Nothing is a bigger bummer than opening the door to what was a fully stocked fridge to see you're all out of cold ones. Disbelief takes hold first, then panic, followed by sobering disappointment and simmering resentment. It sucks, but not as much as this: When brewery workers showed up to SweetWater Brewing Co. in Atlanta on Tuesday, they saw that someone had stolen two refrigerated trailers containing 3,300 cases of fresh-out-the-factory brewdogs.
The trailers were stocked with more than 78,500 bottles of beer, and were ready to go for an early morning pick-up when nefarious thieves came by in the wee hours of Tuesday and swiped them. Cops were able to track the trailers using GPS, but both were empty. A quarter of the missing beer was found in a nearby warehouse, and the police are examining it for clues that could help lead to the criminals. But alas, the recovered beer can't be resold—it's destined for the drain.
"We can no longer trust that that beer would be up to the quality standards that we as a brewery maintain, so unfortunately we have to destroy it all," Steve Farace, who handles marketing for SweetWater, told NBC.

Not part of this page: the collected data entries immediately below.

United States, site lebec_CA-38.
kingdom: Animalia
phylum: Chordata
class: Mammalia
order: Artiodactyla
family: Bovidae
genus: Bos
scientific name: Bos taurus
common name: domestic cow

It turns out that the warehouse where the beer was recovered is near the filming location for the 1977 action comedy classic Smokey and the Bandit, in which Cledus "Snowman" Snow (Jerry Reed) hightails it cross-country in a big rig full of contraband Coors with the fuzz in hot pursuit. Burt Reynolds, playing the role of Bo "Bandit" Darville, drives a blocker car to distract the cops, and you better believe that hijinx and yuk-'em-ups ensue.
The stolen beers were SweetWater Summer Variety Packs, containing the popular pineapple IPA Goin' Coastal. Now, people in the Atlanta area are basically out of luck if they want to suck back those sweet pineapple suds.
The loss stings for the 140-employee SweetWater. "For a small company like us to lose that much beer, it really hurts," Farace said. SweetWater has asked retailers to get in touch if any suspicious outside sources try to sell them SweetWater beer.
But maybe the police should expand the search to our nation's interstate highways, where 18-wheeler brothers-in-arms full-up on a full tank of go-go juice obey a time-honored code of the open road. Out there, whether you're headed to Big D or Cow Town in a super chicken or a Jimmy, you're on the lookout for your fellow road dog even if he is a suicide jockey with a haul of illegal rocketsauce because you know what it's like to have a swarm of gumball machines or a bear in the air hot on your six.
By the way, has anyone seen Burt Reynolds lately?